Growing Federal IDR Caseload
The Elevance Health study comes amid continued growth in the number of disputes submitted to the federal Independent Dispute Resolution process.
When lawmakers developed the No Surprises Act, the arbitration system was intended to serve primarily as a limited backstop for resolving relatively uncommon payment disagreements.
Instead, dispute volumes have expanded far beyond initial expectations, increasing administrative complexity and raising broader questions about long-term sustainability.
Researchers argue that the combination of rising dispute volumes, high provider success rates, and increasingly large arbitration awards may create incentives that encourage additional reliance on the IDR process rather than negotiated contracting.
Such trends could place additional financial pressure on employers, health plans, and ultimately consumers.
Balancing Consumer Protection and Healthcare Affordability
Despite its concerns regarding arbitration outcomes, the Public Policy Institute emphasizes that the No Surprises Act has largely fulfilled its central mission of protecting patients from unexpected medical bills.
Researchers do not recommend eliminating these protections. Instead, they suggest that policymakers evaluate targeted reforms designed to ensure the dispute resolution process remains focused on the circumstances Congress originally intended to address.
Such reforms, they argue, could preserve strong consumer protections while limiting opportunities for payment inflation associated with certain planned procedures.

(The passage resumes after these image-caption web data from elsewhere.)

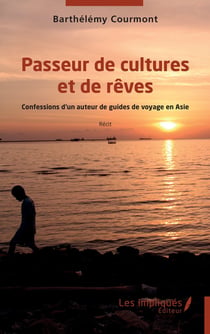 Passeur de cultures et de rêves : Confessions d'un auteur de guides de voyage en Asie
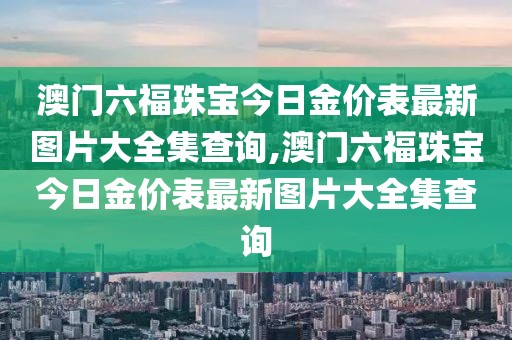 澳门六福珠宝今日金价表最新图片大全集查询,澳门六福珠宝今日金价表最新图片大全集查询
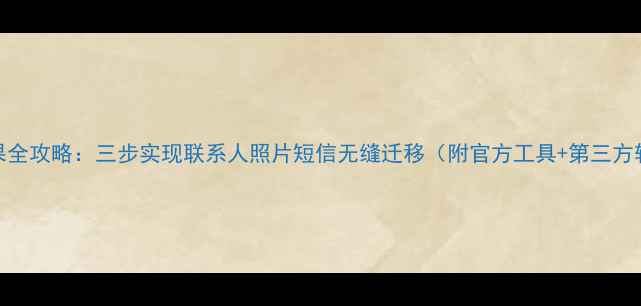 图片 安卓转苹果全攻略：三步实现联系人照片短信无缝迁移（附官方工具+第三方软件对比）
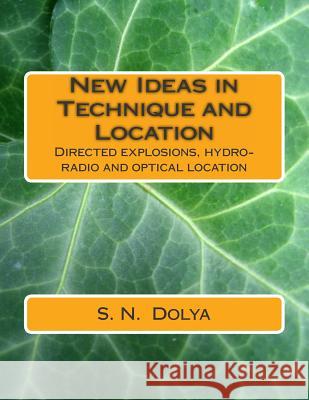 New Ideas in Technique and Location: Directed explosions, hydro-radio and optical location S. N. Dolya 9781502983565 Createspace Independent Publishing Platform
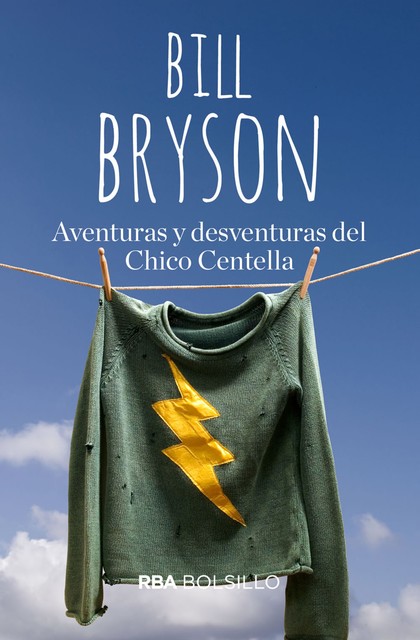 Aventuras y desventuras del Chico Centella, Bill Bryson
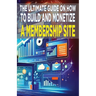 The Ultimate Guide on How To Build and Monetize a Membership Site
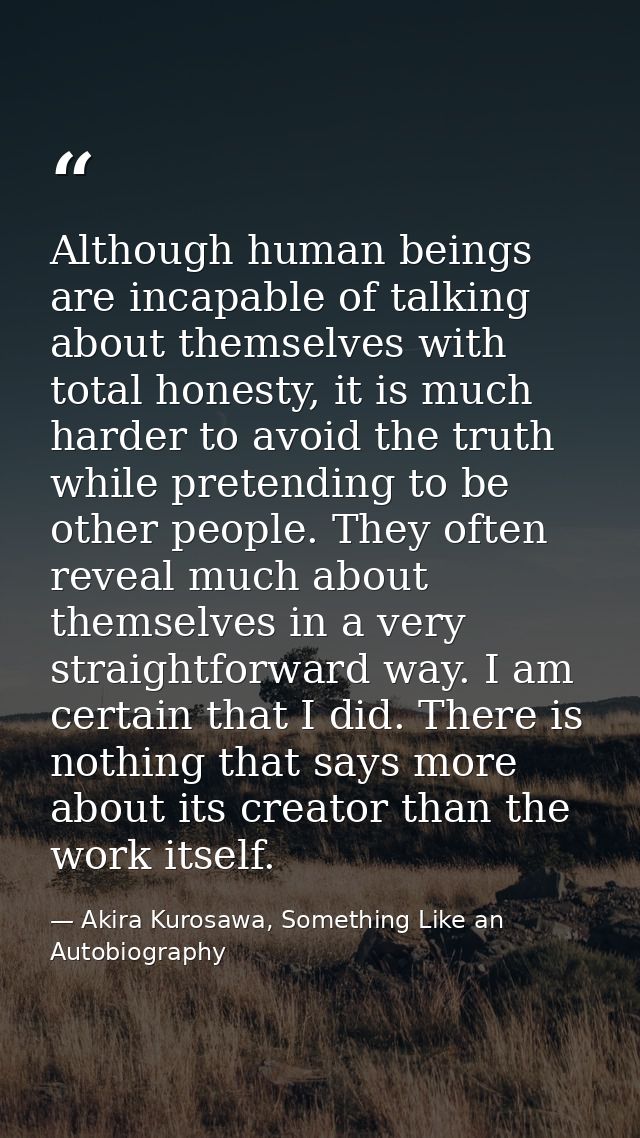 Although human beings are incapable of talking about themselves with total honesty, it is much harder to avoid the truth — Akira Kurosawa, Something Like an Autobiography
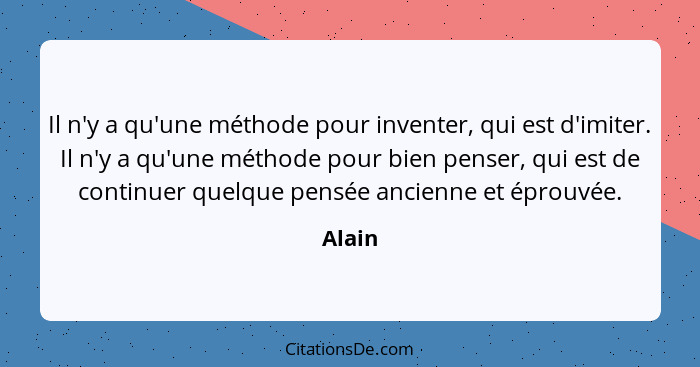 Il n'y a qu'une méthode pour inventer, qui est d'imiter. Il n'y a qu'une méthode pour bien penser, qui est de continuer quelque pensée ancienn... - Alain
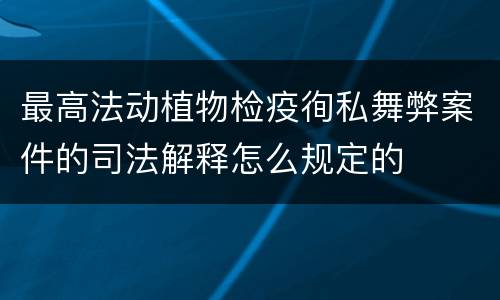 最高法动植物检疫徇私舞弊案件的司法解释怎么规定的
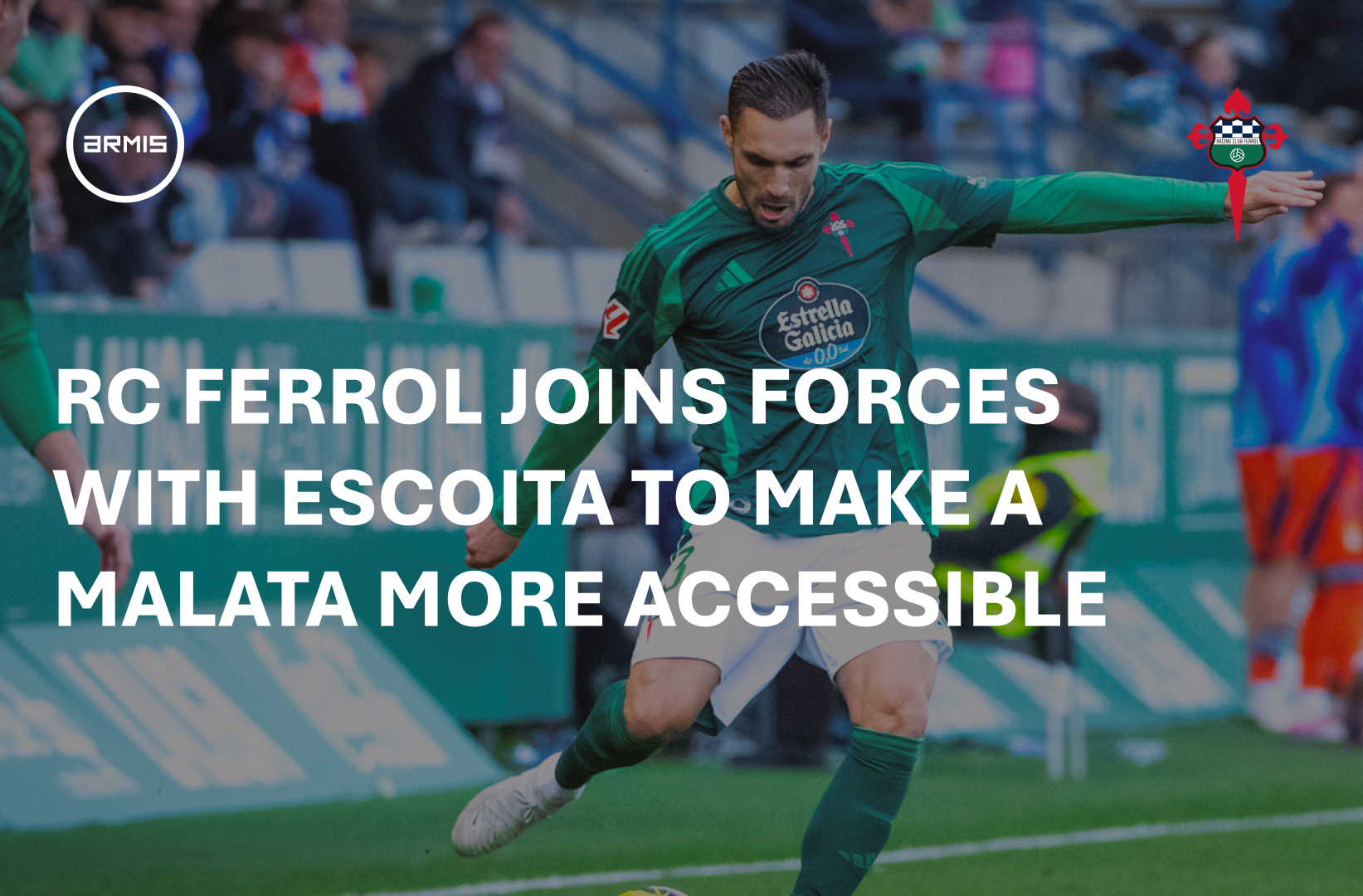 Soccer player in a RC Ferrol jersey kicking the ball, with the text "RC Ferrol joins forces with Escoita to make A Malata more accessible."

As debate over healthcare affordability continues, the study contributes new evidence regarding the evolving financial impact of the No Surprises Act’s arbitration framework. With federal dispute volumes continuing to rise and arbitration awards increasing, the report is likely to play a role in ongoing policy discussions about how best to balance patient protection, provider reimbursement, insurer participation, and long-term healthcare affordability.